- Exercise description:
The line containing "Based on the" and every line after it, through the last, are to be extracted exactly; no other lines belong in the answer.

Excerpt from a dataset:
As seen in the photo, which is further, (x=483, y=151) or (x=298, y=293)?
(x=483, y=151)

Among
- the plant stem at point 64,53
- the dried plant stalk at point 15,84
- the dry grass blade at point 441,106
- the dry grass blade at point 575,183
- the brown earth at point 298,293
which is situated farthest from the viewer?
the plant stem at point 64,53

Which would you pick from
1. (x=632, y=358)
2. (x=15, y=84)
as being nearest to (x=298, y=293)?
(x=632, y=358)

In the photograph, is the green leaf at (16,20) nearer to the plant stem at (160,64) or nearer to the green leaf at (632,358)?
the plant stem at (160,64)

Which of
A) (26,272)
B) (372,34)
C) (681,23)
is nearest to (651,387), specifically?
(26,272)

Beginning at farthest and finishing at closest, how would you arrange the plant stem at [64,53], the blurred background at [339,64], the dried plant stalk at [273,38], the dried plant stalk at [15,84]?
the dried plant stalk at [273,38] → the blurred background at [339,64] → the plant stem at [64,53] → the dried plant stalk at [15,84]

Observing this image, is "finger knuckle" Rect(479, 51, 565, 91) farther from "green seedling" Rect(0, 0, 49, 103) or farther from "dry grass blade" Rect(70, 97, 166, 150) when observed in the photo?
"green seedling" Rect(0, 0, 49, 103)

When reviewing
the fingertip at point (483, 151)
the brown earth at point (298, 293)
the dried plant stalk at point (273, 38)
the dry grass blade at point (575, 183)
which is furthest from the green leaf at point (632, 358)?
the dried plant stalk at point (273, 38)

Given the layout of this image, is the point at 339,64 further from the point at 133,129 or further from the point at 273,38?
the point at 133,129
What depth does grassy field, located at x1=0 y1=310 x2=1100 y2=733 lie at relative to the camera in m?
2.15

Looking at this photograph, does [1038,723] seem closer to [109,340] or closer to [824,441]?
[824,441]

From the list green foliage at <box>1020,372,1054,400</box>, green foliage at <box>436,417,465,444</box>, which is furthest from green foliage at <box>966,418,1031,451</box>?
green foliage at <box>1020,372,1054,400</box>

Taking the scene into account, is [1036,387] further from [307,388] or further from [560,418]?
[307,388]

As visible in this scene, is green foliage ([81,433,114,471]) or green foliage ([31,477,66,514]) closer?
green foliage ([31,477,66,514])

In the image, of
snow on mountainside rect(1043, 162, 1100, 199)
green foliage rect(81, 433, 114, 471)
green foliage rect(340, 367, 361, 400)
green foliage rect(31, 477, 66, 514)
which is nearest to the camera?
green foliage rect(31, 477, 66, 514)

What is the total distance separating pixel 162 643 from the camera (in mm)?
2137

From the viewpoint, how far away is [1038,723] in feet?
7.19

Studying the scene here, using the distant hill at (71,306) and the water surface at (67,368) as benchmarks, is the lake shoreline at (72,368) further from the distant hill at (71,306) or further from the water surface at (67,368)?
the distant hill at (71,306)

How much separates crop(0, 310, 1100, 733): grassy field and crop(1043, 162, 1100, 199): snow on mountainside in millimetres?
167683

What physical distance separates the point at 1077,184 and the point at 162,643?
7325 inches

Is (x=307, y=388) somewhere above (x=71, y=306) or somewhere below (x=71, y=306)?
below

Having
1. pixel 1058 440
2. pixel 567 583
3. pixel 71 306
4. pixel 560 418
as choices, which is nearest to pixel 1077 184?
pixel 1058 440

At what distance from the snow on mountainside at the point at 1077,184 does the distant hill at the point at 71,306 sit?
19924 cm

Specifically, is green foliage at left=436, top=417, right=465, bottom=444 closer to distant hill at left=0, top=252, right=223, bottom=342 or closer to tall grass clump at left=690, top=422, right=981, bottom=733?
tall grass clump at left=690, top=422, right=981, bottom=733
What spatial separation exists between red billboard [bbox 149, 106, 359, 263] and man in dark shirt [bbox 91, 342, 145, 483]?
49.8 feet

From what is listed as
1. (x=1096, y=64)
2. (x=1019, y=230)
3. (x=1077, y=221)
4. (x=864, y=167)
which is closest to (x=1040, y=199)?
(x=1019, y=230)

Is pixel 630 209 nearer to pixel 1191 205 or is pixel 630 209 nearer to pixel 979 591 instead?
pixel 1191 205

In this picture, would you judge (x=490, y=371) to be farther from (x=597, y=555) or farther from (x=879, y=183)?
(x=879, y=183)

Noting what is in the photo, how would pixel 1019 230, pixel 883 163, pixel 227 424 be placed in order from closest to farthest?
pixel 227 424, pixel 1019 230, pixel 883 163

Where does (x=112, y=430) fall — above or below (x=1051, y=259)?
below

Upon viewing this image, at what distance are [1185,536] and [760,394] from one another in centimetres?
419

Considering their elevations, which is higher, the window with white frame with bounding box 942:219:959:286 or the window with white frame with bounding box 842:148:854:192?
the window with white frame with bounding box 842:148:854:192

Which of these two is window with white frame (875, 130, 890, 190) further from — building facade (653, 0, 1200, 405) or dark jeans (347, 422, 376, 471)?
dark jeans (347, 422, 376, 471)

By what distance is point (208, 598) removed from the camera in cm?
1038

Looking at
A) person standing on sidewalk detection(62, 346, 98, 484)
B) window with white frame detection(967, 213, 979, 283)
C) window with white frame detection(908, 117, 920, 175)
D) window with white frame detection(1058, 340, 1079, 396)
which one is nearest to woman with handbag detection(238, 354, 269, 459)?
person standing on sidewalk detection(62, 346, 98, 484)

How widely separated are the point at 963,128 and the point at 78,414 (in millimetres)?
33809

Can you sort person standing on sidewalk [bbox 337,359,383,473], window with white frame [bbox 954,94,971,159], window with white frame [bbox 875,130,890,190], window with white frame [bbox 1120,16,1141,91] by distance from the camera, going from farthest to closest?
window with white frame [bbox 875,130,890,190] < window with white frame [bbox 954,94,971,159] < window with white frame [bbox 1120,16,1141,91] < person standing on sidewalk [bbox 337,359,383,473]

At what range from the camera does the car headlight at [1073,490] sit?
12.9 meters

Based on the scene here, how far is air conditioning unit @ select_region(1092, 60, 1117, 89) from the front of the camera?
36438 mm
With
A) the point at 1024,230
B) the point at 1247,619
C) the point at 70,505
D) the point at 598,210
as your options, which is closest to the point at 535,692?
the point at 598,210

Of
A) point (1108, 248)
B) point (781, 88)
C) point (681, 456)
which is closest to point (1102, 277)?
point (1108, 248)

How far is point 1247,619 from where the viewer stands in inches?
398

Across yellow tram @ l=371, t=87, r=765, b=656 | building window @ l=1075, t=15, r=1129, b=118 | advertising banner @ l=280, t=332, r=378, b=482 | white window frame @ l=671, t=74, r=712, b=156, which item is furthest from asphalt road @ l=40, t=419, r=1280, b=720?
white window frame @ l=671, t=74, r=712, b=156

- Written answer:
Based on the scene here, how far is air conditioning unit @ select_region(1092, 60, 1117, 89) from the front of the camera?
36438 mm
With
A) the point at 1024,230
B) the point at 1247,619
C) the point at 70,505
D) the point at 598,210
as your options, which is closest to the point at 535,692?
the point at 598,210

Of
A) point (1108, 248)
B) point (781, 88)
C) point (681, 456)
which is closest to point (1102, 277)?
point (1108, 248)

How far is point 1247,619 from where the viewer stands in inches?
398

Across yellow tram @ l=371, t=87, r=765, b=656 | building window @ l=1075, t=15, r=1129, b=118 | advertising banner @ l=280, t=332, r=378, b=482 | white window frame @ l=671, t=74, r=712, b=156, which item is furthest from asphalt road @ l=40, t=419, r=1280, b=720?
white window frame @ l=671, t=74, r=712, b=156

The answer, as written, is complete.